(EXPLORE THE MATERIAL):
1 > Using the Sonora Canyon abstract, rewrite the stretch from "The Search Continues" through "et al., 1995).", substituting "sand bodies" for "sandstone packages".
2 > According to the Sonora Canyon abstract, why was the routine work of sand correlation done with colored paper strip logs? Answer in one to three sentences.
3 > List every sandstone unit named in the Sonora Canyon abstract.

(EXTRACT TO READ):
"""
West Texas Geological Society

Abstract


The Search Continues into the 21st Century: West Texas Geological Society Fall Symposium, 1998
Pages 221-222

Correlative Study of the Sonora Canyon Sandstones, a Basinal Turbidite Sandstone Complex, Sutton County, Texas

Ronald R. Schmidt, James J. Reeves, W. Hoxie Smith

Abstract

GeoSpectrum was contracted by Burlington Resources to map in detail a major basinal turbidite sandstone reservoir. The reservoir interval for the gas-containing sandstones varies in thickness from 800 to 1100 feet. Based on normalized gamma ray logs for 349 wells, a sequence of sandstone packages was correlated across a leasehold of approximately thirty square miles north and west of the town of Sonora (Figure 1; after Hamlin et al., 1995).

Maps and cross-sections indicate that the four sandstone packages, called the C, D, E and F Units, have their own characteristics that change in time and space. The sandstone units are identified as a sequence of related packages in the sense of mappable informal formations rather than as individual beds. A combination of computer technology and the old-fashioned “slipping of the paper logs” was employed to correlate one well log to another. Standard colored plots of digital curves for each well were devised in geoPLUS’s Petra software at a scale of 1 inch equals 100 ft. The routine work of sand correlation was done with colored paper strip logs, in which each well could be compared to its neighbors. The correlation was then extended to reference dip and strike lines across the entire leasehold area. Once cross-correlated, the footage tops for each of the zones were penciled-in at the appropriate horizon on the well strips and entered back into the Petra software for mapping purposes.
"""
(SOURCE DATA):
"""
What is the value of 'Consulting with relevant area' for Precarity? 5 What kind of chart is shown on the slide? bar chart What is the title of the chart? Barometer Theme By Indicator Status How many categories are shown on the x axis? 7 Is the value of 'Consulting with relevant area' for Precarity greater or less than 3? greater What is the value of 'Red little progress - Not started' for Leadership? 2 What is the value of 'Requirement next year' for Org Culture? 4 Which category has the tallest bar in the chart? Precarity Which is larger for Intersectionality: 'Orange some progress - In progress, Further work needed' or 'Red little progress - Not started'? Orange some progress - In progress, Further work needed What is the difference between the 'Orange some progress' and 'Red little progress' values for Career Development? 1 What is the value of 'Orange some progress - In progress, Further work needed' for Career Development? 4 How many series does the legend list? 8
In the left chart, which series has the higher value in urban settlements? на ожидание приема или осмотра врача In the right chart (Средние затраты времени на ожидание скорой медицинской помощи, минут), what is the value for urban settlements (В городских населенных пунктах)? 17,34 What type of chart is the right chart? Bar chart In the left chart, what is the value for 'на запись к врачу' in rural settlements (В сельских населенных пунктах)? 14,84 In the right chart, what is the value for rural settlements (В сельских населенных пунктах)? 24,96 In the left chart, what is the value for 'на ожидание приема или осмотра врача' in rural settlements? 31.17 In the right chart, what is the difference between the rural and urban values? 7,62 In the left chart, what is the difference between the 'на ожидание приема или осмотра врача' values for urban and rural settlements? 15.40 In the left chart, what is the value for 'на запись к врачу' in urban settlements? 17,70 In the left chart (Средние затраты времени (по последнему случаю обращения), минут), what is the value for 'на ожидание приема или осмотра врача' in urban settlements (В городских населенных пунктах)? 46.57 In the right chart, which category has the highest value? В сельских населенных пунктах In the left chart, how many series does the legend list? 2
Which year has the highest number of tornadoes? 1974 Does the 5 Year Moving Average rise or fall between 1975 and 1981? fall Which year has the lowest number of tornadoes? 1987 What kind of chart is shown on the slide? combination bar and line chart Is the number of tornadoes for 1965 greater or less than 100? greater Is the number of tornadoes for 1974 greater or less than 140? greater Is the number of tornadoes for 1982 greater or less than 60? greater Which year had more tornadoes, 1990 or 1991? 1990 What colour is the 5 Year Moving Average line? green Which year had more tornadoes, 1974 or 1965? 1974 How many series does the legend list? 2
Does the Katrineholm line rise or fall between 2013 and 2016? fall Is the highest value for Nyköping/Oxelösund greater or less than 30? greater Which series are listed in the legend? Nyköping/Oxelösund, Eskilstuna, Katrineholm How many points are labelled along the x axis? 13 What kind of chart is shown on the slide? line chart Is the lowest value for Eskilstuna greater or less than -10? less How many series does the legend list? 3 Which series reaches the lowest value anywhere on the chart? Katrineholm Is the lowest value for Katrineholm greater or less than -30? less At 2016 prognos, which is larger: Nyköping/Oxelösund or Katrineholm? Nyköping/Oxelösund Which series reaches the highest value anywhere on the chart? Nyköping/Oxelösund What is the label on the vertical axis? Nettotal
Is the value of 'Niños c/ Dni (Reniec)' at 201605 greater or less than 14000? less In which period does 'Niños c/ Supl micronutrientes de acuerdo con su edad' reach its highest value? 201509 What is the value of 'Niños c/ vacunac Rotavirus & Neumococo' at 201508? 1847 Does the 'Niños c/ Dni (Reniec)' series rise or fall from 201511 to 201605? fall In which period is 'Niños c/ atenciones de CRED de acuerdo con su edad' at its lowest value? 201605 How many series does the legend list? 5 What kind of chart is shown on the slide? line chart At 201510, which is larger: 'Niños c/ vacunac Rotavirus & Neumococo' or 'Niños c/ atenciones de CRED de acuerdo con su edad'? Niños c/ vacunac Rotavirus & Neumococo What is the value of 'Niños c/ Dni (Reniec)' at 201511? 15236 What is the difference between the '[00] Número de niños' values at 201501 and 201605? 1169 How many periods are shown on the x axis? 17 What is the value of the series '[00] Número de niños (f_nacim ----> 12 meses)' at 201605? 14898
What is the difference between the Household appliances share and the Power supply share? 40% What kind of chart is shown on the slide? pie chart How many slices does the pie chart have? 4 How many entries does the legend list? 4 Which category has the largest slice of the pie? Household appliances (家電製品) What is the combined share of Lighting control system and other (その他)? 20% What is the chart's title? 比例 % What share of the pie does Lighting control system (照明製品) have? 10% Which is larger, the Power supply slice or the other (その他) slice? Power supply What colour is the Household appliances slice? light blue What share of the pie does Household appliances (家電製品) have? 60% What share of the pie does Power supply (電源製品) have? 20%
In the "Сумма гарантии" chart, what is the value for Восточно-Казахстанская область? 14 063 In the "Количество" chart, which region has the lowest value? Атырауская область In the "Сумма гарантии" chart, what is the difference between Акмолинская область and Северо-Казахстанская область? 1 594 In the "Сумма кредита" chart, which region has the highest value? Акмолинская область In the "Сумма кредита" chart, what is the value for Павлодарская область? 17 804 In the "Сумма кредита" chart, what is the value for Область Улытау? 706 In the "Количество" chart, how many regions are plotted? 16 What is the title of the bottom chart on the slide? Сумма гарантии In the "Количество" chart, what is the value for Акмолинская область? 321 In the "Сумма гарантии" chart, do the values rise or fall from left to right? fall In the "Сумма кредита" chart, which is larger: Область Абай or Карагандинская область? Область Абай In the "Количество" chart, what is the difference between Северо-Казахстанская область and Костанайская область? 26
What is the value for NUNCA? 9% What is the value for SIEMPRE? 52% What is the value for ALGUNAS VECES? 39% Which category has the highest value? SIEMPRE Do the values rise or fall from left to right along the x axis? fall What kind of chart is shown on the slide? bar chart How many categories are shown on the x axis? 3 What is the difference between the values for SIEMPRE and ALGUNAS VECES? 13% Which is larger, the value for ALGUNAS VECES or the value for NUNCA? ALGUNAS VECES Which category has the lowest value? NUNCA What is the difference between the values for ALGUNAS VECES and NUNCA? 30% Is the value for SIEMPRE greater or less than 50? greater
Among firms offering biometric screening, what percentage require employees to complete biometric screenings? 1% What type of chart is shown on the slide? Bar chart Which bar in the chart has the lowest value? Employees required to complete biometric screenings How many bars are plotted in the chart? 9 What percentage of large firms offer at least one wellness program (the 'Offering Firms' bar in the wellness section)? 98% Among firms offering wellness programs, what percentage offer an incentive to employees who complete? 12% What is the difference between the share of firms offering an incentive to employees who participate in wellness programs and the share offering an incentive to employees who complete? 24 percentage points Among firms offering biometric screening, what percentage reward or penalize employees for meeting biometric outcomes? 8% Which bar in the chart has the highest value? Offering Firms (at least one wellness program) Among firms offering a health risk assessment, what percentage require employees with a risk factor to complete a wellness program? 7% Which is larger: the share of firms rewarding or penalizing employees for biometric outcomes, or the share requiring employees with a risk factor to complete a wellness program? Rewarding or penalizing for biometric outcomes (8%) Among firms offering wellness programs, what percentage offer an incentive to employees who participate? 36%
"""
(ANSWERS TO THE PROBLEMS):
1 >
The Search Continues into the 21st Century: West Texas Geological Society Fall Symposium, 1998
Pages 221-222

Correlative Study of the Sonora Canyon Sandstones, a Basinal Turbidite Sandstone Complex, Sutton County, Texas

Ronald R. Schmidt, James J. Reeves, W. Hoxie Smith

Abstract

GeoSpectrum was contracted by Burlington Resources to map in detail a major basinal turbidite sandstone reservoir. The reservoir interval for the gas-containing sandstones varies in thickness from 800 to 1100 feet. Based on normalized gamma ray logs for 349 wells, a sequence of sand bodies was correlated across a leasehold of approximately thirty square miles north and west of the town of Sonora (Figure 1; after Hamlin et al., 1995).

2 > Colored paper strip logs allowed each well to be compared with its neighboring wells.

3 > C Unit, D Unit, E Unit, F Unit